The mills of Las Lagunetas

Molino de los Ortega o Molino de la Boca del Túnel (The Ortegas' Mill, a.k.a. Tunnel Entrance Mill)

This mill dates from the 19th century and it is still in use producing gofio. It is found in Barranco de La Mina, near Degollada de Los Molinos. It is well preserved, although the original structure has been modified. The latest reforms were undertaken by its current owner, don Manuel Sánchez Rodríguez, in 1971. The mill is powered by water from the La Mina water gallery, which belongs to the Heredad de Las Palmas (an Heredad is an association of water owners). In the lower part of the mill it is possible to see the counter wheel with its vanes.

Molino de Abajo, del Túnel o de La Cumbre (Lower Mill, a.k.a. Tunnel or High Mountain Mill)

It dates from the 19th century and it has a surface area of merely 16 square metres. At present it is abandoned. It is in a spot known as Era de Pata, in Degollada de Los Molinos, in the Barranco de La Mina ravine, in an area close to Las Lagunetas.

Molino de Cho Gutiérrez, Huerta del Molino o Molino de Enmedio de Las Lagunetas (Cho Gutiérrez' Mill, a.k.a. the Vegetable Garden Mill or The Mill in the middle of Las Lagunetas).

The mill dates from 1874 and it stayed active until the end of the 20th century. It has a surface area of 60 square metres. It is at present, as the photograph shows, in a state of neglect.
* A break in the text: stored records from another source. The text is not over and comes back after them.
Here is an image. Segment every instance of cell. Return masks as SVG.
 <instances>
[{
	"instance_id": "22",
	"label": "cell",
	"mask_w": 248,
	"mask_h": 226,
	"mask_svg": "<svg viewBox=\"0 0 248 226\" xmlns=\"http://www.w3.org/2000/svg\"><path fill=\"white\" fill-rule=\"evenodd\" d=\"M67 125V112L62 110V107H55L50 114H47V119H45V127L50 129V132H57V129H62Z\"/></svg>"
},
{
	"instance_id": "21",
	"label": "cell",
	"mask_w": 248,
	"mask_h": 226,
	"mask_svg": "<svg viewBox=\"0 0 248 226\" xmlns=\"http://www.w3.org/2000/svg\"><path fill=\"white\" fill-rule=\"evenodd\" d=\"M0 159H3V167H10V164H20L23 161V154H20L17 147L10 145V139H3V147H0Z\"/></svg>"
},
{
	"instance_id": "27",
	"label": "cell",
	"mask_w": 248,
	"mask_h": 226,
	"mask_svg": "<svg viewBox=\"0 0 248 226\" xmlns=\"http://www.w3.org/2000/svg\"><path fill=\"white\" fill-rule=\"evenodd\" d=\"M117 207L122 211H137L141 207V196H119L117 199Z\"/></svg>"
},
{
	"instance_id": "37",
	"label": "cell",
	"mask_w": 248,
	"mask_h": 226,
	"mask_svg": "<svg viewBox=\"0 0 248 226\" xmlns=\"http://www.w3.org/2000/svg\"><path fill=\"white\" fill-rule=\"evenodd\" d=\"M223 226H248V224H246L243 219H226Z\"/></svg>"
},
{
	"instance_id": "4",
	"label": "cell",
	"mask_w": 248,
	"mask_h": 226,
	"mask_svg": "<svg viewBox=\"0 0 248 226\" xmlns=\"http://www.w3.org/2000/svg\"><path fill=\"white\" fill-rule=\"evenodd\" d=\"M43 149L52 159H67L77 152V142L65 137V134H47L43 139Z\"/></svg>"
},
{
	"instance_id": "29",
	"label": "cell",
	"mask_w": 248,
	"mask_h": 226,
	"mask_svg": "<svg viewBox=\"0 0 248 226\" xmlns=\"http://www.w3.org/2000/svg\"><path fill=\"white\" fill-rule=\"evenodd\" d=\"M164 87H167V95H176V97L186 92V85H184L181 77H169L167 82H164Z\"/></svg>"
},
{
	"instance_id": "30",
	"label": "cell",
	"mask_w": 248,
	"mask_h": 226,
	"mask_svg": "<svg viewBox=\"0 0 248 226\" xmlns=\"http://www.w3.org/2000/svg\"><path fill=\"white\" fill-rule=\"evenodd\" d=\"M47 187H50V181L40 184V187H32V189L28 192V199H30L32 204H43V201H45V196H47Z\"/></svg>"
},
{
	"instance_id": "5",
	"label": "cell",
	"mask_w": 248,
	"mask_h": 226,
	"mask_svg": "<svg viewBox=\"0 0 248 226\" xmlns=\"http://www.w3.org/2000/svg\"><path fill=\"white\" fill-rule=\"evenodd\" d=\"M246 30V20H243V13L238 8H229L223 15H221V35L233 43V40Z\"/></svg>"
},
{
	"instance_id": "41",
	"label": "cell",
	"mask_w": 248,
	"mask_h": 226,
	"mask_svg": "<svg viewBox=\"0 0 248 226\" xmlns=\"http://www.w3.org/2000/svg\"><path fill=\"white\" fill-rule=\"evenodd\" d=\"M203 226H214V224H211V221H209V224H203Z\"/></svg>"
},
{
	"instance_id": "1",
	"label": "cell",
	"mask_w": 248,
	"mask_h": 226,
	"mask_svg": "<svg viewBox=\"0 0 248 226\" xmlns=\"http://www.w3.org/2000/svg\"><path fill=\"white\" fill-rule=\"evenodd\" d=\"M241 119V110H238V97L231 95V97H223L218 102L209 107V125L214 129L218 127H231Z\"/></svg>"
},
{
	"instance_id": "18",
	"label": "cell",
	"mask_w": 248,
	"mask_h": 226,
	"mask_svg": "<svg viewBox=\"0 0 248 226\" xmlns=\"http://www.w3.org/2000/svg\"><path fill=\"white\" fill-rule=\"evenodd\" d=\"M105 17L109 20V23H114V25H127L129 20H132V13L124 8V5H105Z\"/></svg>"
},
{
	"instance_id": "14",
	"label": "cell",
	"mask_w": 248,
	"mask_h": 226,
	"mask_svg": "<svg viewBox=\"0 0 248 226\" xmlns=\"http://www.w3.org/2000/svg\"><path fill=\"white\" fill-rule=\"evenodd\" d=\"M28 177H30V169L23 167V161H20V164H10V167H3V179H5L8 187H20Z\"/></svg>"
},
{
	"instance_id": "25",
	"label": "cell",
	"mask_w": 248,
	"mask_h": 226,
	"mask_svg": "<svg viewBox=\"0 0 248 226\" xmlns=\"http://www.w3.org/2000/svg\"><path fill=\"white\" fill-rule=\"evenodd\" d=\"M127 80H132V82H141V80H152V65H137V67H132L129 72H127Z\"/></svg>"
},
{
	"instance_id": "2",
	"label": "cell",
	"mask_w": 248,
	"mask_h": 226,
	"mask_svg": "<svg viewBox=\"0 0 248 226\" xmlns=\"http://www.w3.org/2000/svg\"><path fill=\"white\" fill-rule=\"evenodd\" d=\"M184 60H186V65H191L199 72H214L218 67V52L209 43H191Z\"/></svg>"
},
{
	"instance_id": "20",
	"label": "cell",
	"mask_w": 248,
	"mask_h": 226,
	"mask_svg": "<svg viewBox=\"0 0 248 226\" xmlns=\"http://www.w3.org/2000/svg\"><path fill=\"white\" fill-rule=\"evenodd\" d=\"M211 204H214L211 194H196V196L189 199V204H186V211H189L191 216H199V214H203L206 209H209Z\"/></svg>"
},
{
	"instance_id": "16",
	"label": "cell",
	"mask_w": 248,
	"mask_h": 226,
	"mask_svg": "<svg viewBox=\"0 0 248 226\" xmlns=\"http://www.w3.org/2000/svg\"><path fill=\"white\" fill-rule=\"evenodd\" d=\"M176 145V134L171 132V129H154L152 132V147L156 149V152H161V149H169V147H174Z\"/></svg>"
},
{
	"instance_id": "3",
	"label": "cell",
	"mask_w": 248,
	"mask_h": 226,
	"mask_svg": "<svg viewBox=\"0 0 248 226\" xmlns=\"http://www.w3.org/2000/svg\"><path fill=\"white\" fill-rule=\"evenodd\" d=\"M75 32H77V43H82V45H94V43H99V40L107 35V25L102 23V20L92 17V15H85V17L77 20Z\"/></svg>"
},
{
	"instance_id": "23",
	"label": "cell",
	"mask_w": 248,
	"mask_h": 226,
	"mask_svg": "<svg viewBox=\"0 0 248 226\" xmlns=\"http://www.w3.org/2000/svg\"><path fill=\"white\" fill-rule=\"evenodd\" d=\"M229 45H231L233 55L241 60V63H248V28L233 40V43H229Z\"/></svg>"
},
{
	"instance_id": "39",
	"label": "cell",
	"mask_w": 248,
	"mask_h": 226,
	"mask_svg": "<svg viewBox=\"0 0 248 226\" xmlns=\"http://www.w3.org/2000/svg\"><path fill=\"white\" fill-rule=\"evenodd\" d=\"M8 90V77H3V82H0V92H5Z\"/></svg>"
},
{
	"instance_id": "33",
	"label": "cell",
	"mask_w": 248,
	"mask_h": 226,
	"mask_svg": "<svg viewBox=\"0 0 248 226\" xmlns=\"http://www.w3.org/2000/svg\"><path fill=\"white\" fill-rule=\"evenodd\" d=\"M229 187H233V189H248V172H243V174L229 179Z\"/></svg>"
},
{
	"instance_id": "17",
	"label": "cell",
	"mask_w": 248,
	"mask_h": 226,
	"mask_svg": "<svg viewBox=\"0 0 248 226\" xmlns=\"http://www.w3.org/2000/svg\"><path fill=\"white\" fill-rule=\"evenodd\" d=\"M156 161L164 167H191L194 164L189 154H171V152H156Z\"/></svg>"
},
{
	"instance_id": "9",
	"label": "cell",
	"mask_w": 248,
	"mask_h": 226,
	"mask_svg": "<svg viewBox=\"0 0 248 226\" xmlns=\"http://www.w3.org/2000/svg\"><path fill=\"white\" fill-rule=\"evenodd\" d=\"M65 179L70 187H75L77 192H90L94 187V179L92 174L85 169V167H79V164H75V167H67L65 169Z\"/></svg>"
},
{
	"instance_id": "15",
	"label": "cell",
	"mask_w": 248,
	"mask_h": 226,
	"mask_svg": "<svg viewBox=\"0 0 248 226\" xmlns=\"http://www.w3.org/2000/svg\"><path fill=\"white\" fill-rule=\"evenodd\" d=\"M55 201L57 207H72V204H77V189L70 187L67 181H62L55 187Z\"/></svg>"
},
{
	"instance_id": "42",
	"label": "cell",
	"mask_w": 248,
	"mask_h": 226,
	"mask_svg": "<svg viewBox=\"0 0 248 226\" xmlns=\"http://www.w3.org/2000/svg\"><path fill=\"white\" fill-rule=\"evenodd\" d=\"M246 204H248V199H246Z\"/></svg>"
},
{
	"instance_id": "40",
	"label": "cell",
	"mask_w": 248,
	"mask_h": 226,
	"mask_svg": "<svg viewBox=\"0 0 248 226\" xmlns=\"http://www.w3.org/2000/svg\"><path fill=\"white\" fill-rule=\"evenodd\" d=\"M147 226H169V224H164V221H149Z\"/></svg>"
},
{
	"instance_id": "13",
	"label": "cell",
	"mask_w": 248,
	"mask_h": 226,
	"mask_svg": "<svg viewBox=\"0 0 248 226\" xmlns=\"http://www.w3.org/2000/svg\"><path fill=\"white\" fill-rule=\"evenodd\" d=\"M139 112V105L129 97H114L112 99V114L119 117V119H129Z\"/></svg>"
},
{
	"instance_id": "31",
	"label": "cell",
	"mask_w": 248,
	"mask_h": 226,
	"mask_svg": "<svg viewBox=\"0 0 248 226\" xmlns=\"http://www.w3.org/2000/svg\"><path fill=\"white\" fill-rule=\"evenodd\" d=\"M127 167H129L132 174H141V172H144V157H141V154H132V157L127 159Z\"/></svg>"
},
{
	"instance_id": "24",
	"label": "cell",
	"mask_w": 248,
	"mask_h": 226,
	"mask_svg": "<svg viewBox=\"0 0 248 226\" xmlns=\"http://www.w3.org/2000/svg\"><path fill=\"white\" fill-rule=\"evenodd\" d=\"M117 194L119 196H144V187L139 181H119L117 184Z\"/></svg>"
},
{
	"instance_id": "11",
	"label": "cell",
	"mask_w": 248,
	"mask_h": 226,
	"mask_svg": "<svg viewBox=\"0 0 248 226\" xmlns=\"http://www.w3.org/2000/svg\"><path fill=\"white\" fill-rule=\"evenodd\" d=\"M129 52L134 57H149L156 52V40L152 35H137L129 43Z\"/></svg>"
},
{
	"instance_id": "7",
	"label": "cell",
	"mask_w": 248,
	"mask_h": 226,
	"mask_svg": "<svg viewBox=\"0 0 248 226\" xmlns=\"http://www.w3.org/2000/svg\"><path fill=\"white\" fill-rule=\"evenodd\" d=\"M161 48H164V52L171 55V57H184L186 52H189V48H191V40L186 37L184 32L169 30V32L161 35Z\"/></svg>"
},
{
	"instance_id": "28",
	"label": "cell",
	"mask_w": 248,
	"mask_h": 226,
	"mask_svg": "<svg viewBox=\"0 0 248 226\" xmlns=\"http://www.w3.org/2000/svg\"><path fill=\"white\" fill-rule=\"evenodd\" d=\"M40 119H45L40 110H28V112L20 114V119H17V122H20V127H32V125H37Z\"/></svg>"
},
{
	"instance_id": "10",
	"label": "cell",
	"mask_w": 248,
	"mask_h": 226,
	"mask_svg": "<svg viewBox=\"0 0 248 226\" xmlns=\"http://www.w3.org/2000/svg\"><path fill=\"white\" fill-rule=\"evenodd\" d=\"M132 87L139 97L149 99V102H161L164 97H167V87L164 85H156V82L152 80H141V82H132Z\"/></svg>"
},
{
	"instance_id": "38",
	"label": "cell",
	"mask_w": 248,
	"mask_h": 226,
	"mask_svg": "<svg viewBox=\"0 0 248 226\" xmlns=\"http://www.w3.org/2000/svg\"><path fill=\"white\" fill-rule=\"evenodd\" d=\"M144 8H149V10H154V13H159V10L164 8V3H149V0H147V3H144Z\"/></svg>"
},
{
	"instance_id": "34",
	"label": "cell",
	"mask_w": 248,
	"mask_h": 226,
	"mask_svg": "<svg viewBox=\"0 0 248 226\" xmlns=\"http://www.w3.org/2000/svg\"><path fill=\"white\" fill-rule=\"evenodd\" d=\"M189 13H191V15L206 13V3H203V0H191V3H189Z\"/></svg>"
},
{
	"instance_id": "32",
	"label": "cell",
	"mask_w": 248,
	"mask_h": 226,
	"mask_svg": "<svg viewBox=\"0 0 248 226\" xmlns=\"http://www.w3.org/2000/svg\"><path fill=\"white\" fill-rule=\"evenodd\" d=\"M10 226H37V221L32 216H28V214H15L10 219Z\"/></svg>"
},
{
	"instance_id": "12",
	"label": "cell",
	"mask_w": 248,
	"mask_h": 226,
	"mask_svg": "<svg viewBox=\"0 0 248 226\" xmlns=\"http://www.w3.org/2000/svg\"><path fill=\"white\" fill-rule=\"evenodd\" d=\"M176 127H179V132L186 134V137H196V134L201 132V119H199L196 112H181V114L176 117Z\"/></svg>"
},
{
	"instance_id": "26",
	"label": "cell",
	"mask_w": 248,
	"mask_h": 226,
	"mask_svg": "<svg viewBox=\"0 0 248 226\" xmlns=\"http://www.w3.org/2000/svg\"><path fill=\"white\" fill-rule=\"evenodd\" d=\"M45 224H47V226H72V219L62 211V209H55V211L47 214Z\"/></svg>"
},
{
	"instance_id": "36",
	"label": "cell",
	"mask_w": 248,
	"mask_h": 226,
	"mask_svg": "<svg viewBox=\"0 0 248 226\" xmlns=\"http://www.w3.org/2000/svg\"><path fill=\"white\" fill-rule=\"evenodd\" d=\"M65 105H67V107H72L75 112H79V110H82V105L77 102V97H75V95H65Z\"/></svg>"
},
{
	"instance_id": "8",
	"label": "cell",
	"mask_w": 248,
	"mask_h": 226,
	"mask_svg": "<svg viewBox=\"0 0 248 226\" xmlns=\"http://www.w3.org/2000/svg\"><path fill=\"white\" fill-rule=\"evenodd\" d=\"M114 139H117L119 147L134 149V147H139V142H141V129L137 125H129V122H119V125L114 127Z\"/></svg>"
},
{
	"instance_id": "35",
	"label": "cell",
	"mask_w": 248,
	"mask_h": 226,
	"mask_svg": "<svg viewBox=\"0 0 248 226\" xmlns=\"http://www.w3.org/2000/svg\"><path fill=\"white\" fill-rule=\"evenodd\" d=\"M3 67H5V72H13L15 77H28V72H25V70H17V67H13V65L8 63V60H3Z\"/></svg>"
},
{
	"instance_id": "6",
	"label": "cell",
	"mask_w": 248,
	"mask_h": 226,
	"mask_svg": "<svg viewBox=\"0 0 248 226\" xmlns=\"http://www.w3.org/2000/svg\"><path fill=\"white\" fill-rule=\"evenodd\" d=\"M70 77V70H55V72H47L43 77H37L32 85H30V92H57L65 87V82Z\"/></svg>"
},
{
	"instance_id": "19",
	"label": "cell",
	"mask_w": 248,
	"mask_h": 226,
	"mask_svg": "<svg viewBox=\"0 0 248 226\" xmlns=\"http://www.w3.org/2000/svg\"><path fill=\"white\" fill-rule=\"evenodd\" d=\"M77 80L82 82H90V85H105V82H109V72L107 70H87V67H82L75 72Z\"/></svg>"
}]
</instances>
It is in Las Lagunetas itself, in the Barranco de La Mina, about 100 metres away from number 20, La Longuera street, where the path that leads to it starts. On the outside we can still see the flume that fed the wheel, which reaches a height of 15 metres; it enabled it to develop 8 h.p., or, in other words, to grind up to 300 kg of gofio over 8 hours. There are three rooms: the roasting room, the store room and the mill's machinery room.